From the forum thread below, print the stretch from "I know that" through "also fighting depression." with no changes.

-- READING PASSAGE --

--- --- ---

Date Joined Jul 2006
Total Posts : 1249
   Posted 7/30/2008 10:13 AM (GMT -7)   

Lilee, I know you are  trying to be supportive and help your boyfriend through this difficult time. I think it is good you got him to a therapist and on meds.  I want to give you some advice that you are probably not going to like but it is true.  Are you planning marriage to him?  You say you are going back to school and have student loans and you may have to support him financially.  Are you going to take out more student loans for this?  If you have student loans you can never stop paying them and if you don't pay your monthly payments the loan may get an increased interest rate.  If you don't pay you will be in default.  If you have private student loans they can charge you 15 - 16% interest rate.  If you ever declare bankruptcy you may not do so on a student loan.  It is something you have to pay always. I don't think it is a good idea for you to move in with your boyfriend at this time.  You need to take care of yourself and get yourself through school.  If things don't work out with him are you going to put yourself in debt for the rest of your life?  I know this sounds very harsh but times are very tough right now with the economy and if you are not going to marry this man and spend the rest of your life with him you have to be a little selfish right now.  Maybe it is time for him to contact his family and see if they can give him some emotional support.  If they understand his diagnosis maybe they will be more willing to help him through this difficult time.  If you get into debt it will affect your credit score and if that happens you may not even be able to rent an apartment.  I hope you will consider what I have told you and think all of this through very carefully.  Sorry to be so hard on you - I don't want you to be put in a bad position.  It might be time for you to contact your family and get their advice. They may be able to help you think this through more carefully.  I'm sure your family will want what is best for you.  I know you may not agree with me but I don't want to see you suffer.  Take good care and post on what you are doing.

Aurora


lilee1
New Member


Date Joined Jul 2008
Total Posts : 4
   Posted 8/5/2008 10:54 PM (GMT -7)   
Hi Aurora,
 
Thanks for your advice. It feels really nice to have someone looking out for you. I am so grateful. My boyfriend has been on his medication for just over a week now. I'm not sure if it works that quickly, but he seems to be a bit better. Maybe his week off from work is the major cause. Anyhow, I brought up my worries about moving in with him (both financial and emotional). He assured me that he wouldn't leave his job without finding another one first, and so far he's doing everything he can regarding treatment. I hope I'm not being naive, but I decided to go ahead with the move-in. If things get very bad, I will step back, but for now I have a lot of hope and want a future with him. Nevertheless, I'll be very careful to take some of your advice and try not to sacrifice myself too much in the process either.

ShynSassy
Veteran Member


Date Joined Dec 2005
Total Posts : 3036
   Posted 8/6/2008 4:48 AM (GMT -7)   
Hi Lilee

I just wanted to chime in here and tell you that most meds will take 4-6 weeks to take full effect.

So, hopefully after that time he will feel alot better.
I know that he hates feeling this way,it is not something that we want to wake up too each morning.
And it is not fair to you that he snaps at you ect ect...but, he can't show his feelings to anyone else,and therefore he trusts you to being able to show them.

Hang in there, better days are to come!
Shy


Mod- Depression

Chronic Depression, Panic Attacks,Anxiety Attacks,Anorexia

Please remember,I am not a professional..I am just a person who is also fighting depression.


I know I'm in my own little world, but it's ok. They know me here.

--- --- ---

-- SOURCE INFORMATION --
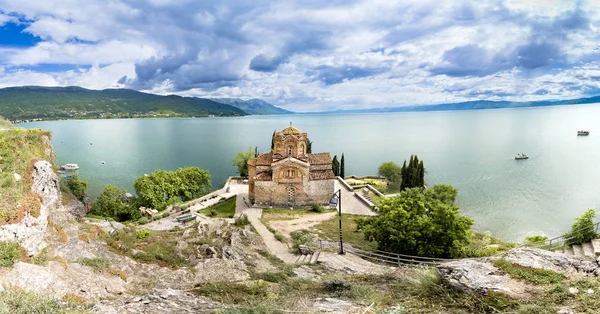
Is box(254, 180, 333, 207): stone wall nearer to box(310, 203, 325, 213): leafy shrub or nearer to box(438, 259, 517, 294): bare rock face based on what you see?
box(310, 203, 325, 213): leafy shrub

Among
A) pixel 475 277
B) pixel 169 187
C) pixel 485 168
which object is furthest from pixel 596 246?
pixel 485 168

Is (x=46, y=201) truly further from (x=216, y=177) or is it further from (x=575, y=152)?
(x=575, y=152)

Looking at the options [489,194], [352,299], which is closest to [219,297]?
[352,299]

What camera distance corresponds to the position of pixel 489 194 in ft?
172

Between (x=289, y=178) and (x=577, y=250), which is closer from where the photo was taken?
(x=577, y=250)

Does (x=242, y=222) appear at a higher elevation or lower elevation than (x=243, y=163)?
lower

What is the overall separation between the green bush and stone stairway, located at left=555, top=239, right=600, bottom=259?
72.8 ft

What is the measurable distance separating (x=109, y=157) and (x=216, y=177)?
132ft

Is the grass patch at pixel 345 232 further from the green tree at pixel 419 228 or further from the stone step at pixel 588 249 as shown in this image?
the stone step at pixel 588 249

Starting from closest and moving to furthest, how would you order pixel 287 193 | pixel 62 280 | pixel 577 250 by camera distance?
pixel 62 280 < pixel 577 250 < pixel 287 193

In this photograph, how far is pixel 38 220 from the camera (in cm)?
1519

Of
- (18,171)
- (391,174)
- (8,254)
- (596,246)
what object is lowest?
(391,174)

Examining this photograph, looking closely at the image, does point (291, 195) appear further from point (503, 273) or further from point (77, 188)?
point (503, 273)

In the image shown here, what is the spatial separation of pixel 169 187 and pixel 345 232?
81.1 ft
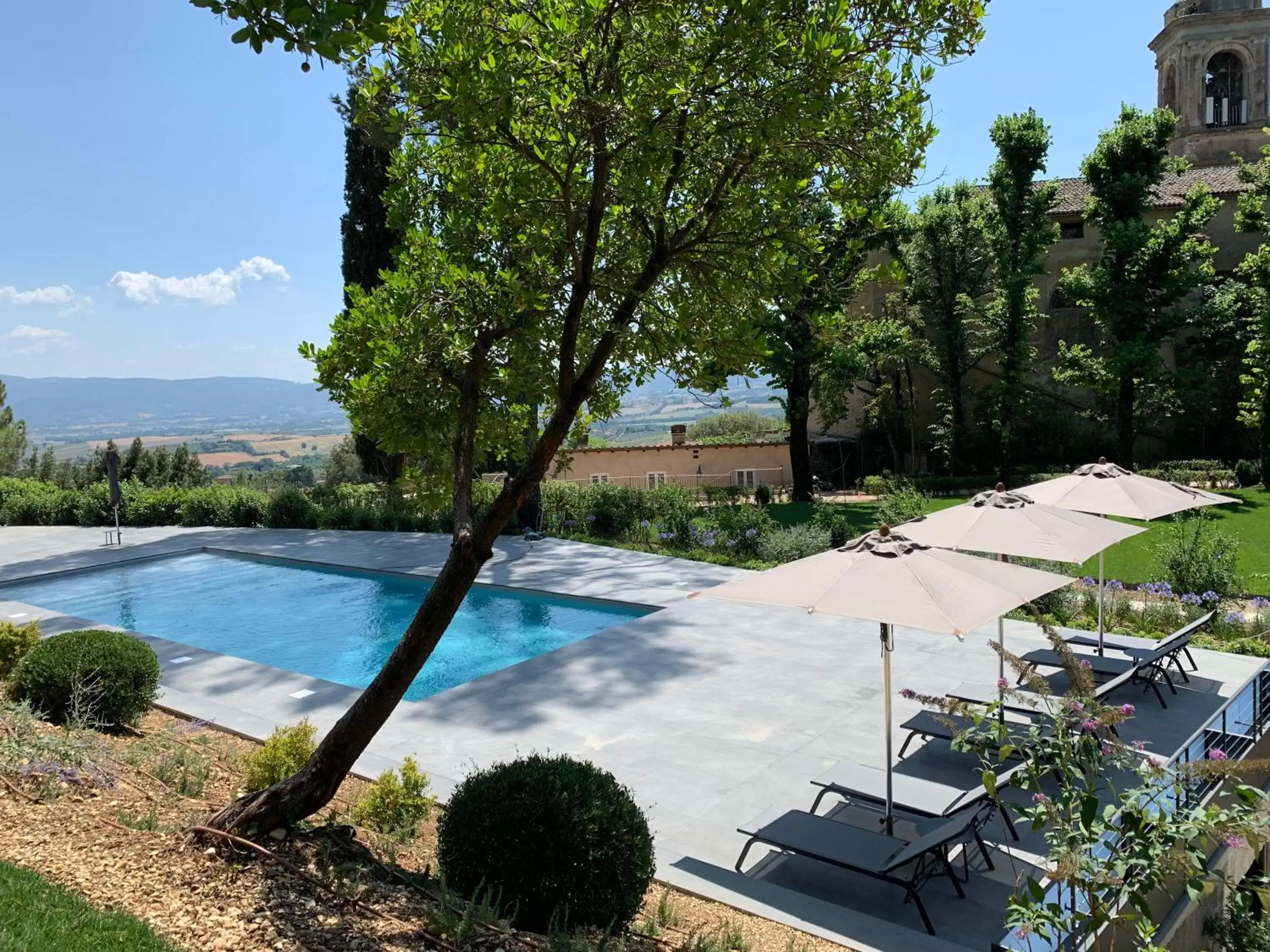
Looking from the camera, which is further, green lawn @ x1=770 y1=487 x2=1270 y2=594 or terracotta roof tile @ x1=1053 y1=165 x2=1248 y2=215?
terracotta roof tile @ x1=1053 y1=165 x2=1248 y2=215

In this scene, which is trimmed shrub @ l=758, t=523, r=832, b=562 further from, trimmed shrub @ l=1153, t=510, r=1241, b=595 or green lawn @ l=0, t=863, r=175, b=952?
green lawn @ l=0, t=863, r=175, b=952

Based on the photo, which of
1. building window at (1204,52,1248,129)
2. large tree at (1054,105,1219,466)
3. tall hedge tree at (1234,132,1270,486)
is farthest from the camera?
building window at (1204,52,1248,129)

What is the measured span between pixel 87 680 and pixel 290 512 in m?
16.8

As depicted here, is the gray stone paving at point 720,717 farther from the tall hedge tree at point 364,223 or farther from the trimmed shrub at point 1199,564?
the tall hedge tree at point 364,223

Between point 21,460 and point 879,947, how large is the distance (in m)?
45.2

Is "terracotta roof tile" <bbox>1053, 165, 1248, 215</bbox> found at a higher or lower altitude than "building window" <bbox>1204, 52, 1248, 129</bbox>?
lower

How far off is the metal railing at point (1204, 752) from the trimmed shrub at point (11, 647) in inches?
350

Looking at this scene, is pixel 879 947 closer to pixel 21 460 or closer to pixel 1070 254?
pixel 1070 254

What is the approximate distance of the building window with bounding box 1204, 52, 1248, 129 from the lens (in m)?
43.8

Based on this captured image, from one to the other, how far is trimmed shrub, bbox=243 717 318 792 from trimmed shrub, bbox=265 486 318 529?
1829 centimetres

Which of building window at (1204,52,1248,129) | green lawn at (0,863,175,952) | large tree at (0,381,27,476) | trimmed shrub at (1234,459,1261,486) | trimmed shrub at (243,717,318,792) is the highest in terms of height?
building window at (1204,52,1248,129)

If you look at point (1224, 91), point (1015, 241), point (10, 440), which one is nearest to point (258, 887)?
point (1015, 241)

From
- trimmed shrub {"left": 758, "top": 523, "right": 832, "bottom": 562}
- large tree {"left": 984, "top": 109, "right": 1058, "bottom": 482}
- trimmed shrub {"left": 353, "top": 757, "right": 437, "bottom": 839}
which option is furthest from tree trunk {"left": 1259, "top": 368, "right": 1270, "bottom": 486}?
trimmed shrub {"left": 353, "top": 757, "right": 437, "bottom": 839}

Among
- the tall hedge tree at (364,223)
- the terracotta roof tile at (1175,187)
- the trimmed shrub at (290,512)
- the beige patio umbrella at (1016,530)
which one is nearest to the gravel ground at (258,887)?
the beige patio umbrella at (1016,530)
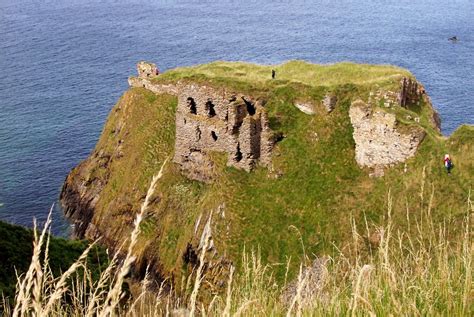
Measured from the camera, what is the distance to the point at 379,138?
3844 centimetres

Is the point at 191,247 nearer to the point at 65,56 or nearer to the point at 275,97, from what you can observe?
the point at 275,97

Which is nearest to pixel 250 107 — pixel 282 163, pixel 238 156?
pixel 238 156

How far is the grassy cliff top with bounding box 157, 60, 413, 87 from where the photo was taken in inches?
1745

--- --- ---

-- SOLUTION TO THE EXERCISE --
I know that he hates feeling this way,it is not something that we want to wake up too each morning.
And it is not fair to you that he snaps at you ect ect...but, he can't show his feelings to anyone else,and therefore he trusts you to being able to show them.

Hang in there, better days are to come!
Shy


Mod- Depression

Chronic Depression, Panic Attacks,Anxiety Attacks,Anorexia

Please remember,I am not a professional..I am just a person who is also fighting depression.